Het voren overwogene leidt de rechtbank tot de conclusie dat een beslissing tot
het al dan niet afgeven van een zelfstandigheidsver-klaring geen besluit is in de
zin van artikel 1:3, eerste lid, van de Awb.
Gelet hierop had verweerder het bezwaar van eiseres tegen het
weigeren van een zelfstandigheidsverklaring niet-ontvankelijk moeten
verklaren. Het beroep dient derhalve gegrond te worden verklaard en
het bestreden besluit komt voor vernietiging in aanmerking.

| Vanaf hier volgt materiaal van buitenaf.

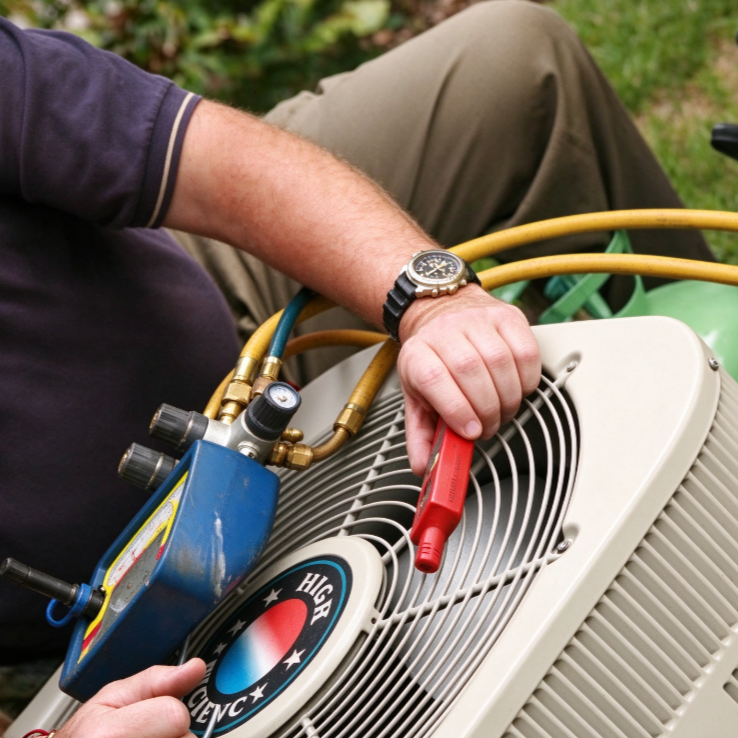 Scheduled Air Conditioner Preventive Maintenance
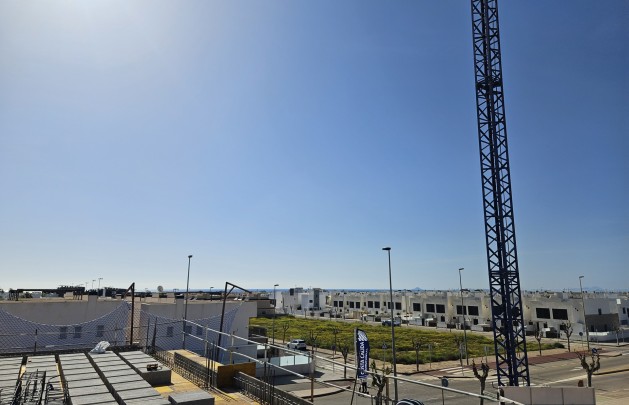 Obra nueva - low-bungalow - Torre de la Horadada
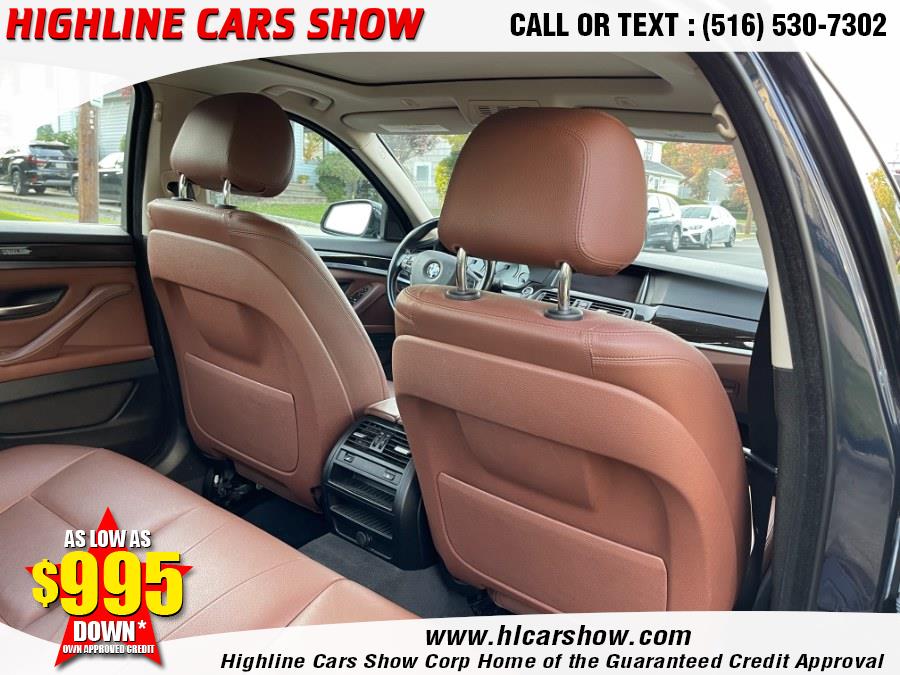 Used BMW 5 Series 4dr Sdn 535i xDrive AWD 2015 | Highline Cars Show Corp. West Hempstead, New York Used BMW 5 Series 4dr Sdn 535i xDrive AWD 2015 | Highline Cars Show Corp. West Hempstead, New York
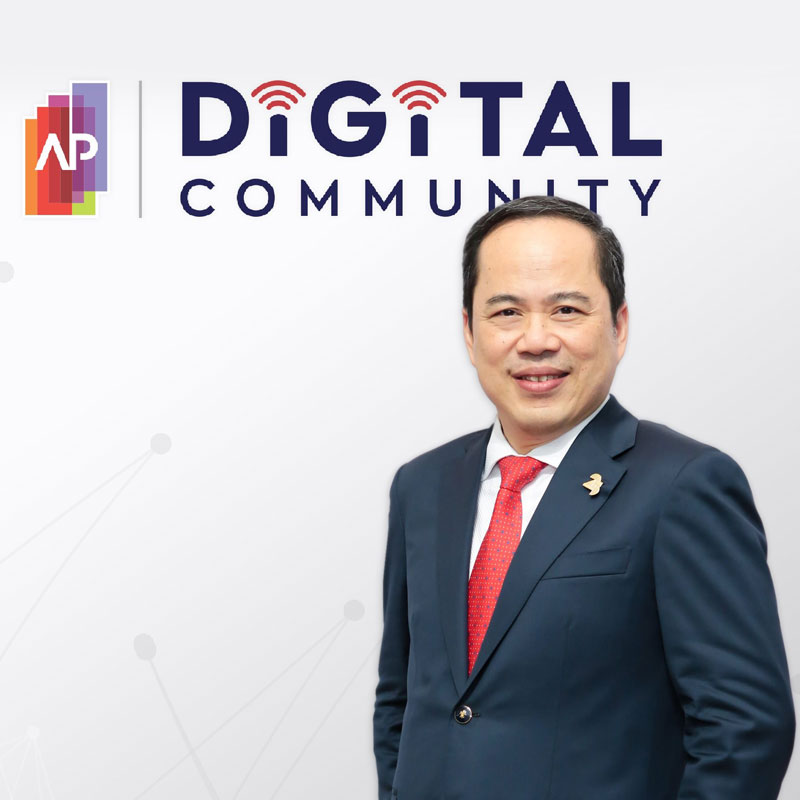 ‘เอพี ไทยแลนด์’ นำเทรนด์เปิดตัว ‘Digital Community’ รายแรกในวงการอสังหาริมทรัพย์ไทย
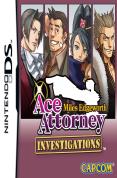 Ace Attorney Investigations Miles Edgeworth for NINTENDODS to rent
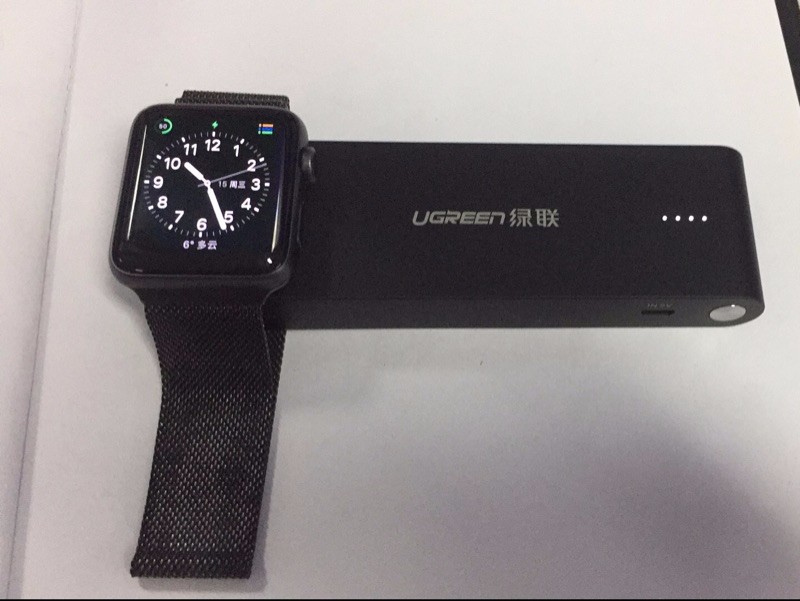 Apple Watch充电后提示“不支持此配件”怎么办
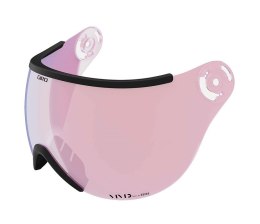 Szyba do kasku GIRO VUE/ESSENCE MIPS SHIELD VIVID INFRARED 43-79% VLT S1 roz.S-XL (NEW 2025/2026)
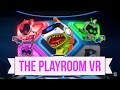 Playstation VR: The Playroom VR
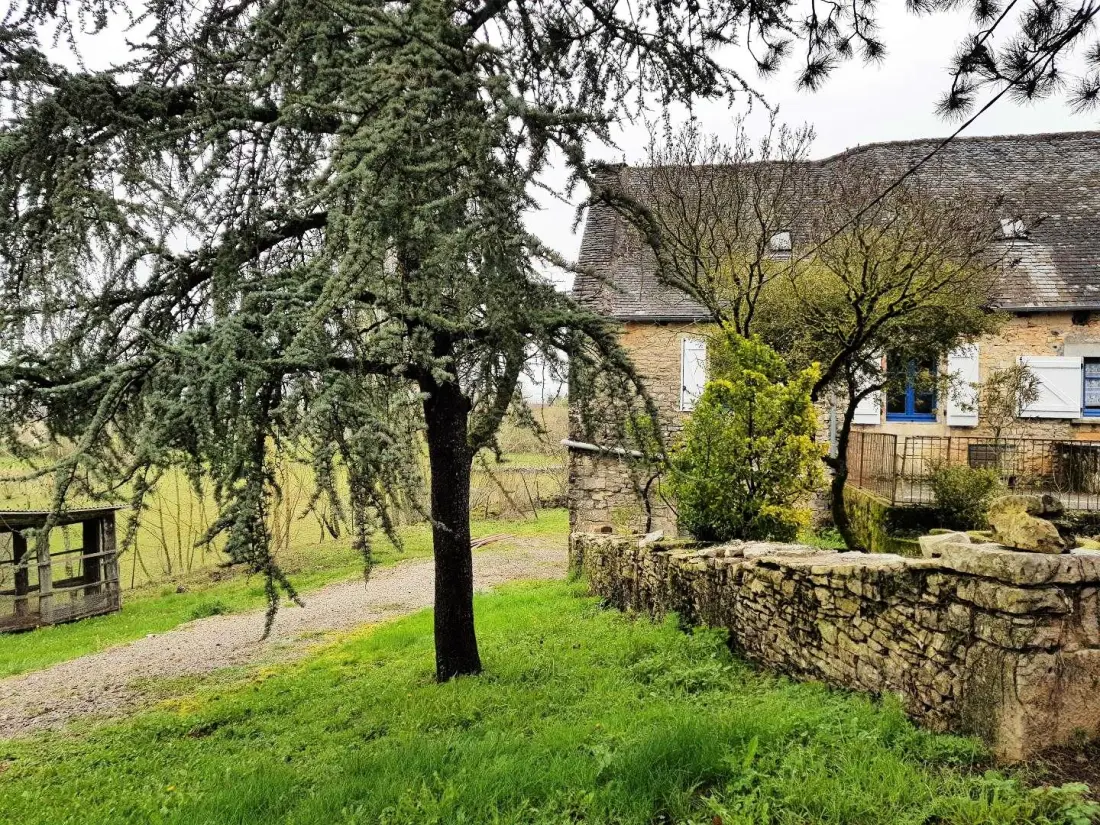 Gîte de France in Chasteaux 2 epis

De rechtbank ziet aanleiding om, met toepassing van artikel 8:72, vierde lid, van
de Awb, te bepalen dat deze uitspraak in de plaats treedt van het vernietigde
bestreden besluit, op de wijze als hierna weergegeven.
Voor een veroordeling in de proceskosten ziet de rechtbank geen aanleiding.
3. Beslissing
De rechtbank,
recht doende:
verklaart het beroep gegrond;
vernietigt het bestreden besluit;
bepaalt dat deze uitspraak in de plaats treedt van het vernietigde besluit, hetgeen
in dit geval inhoudt dat het bezwaar van eiseres niet-ontvankelijk wordt verklaard;
bepaalt dat het Landelijk instituut sociale verzekeringen aan eiseres het door haar
betaalde griffierecht van f 55,-- vergoedt.
Deze uitspraak is gedaan door mr. M.J.L. Lamers-Wilbers. De beslissing is, in
tegenwoordigheid van mr. M.M. van Geuns--Solleveld als griffier, uitgesproken in
het openbaar op 5 oktober 1999.
De griffier:
De rechter:
Afschrift verzonden op:
8 oktober 1999
Een belanghebbende - waaronder in elk geval eiseres wordt begrepen -en
verweerder kunnen tegen deze uitspraak hoger beroep instellen bij de Centrale
Raad van Beroep, Postbus 16002, 3500 DA Utrecht. De termijn voor het indienen
van het beroepschrift bedraagt zes weken en vangt aan met ingang van de dag
na die waarop het afschrift van deze uitspraak is verzonden.